GoAir Managing Director Jeh Wadia is ecstatic. Eight months after ordering 72 Airbus A320 Neos worth over $7 billion (Rs 32,400 crore), he has signed an all-important engine deal for these planes. Wadia has told Reuters the deal is worth $1 billion. The planes will be delivered to the GoAir fleet 2016 onwards. The airline has seen modest growth since its inception and has even seen its loads fall below all airlines in December. Wadia speaks to Aneesh Phadnis about the airline’s plans. Edited excerpts:
GoAir’s load fell to 77 per cent. And, it was lower than those of other airlines in December 2011 for the first-time ever. Why did this happen?
We were particular about raising fares. We decided to increase fares at the cost of load reduction, and this has paid off. Increase in revenue has made up for the loss in load factor. We made more revenue at 77 per cent than what I would have at 86 per cent loads. We were able to charge more to last minute passengers.
What is your expansion plan in 2012. Any plans to expand internationally?
There are no plans to expand on international routes. Our focus is to consolidate in India in a profitable way. We will be inducting three airbus A320s to our fleet this year.
The government has allowed airlines to import aviation turbine fuel. What are your views?
What are your fund-raising plans in this financial year?
We are adequately funded and there are no fund-raising plans this year.
There has been an exodus of senior management in the last few months. There are changes in the senior management every year.
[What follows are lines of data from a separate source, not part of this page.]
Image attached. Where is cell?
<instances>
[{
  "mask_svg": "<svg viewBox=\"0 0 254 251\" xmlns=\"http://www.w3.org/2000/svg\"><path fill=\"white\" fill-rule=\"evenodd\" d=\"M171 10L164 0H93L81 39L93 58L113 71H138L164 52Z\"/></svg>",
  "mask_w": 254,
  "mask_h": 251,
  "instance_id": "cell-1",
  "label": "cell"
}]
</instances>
I have replaced the previous chief finance officer. There is a new head of human resources. It (changes in management) is not happening every year. I run a result-oriented organisation.
What is the value and significance of the deal with Pratt and Whitney for engines?
We have signed a $7.2-billion order for the Airbus planes. The engines will give us improved fuel efficiency and better operational performance.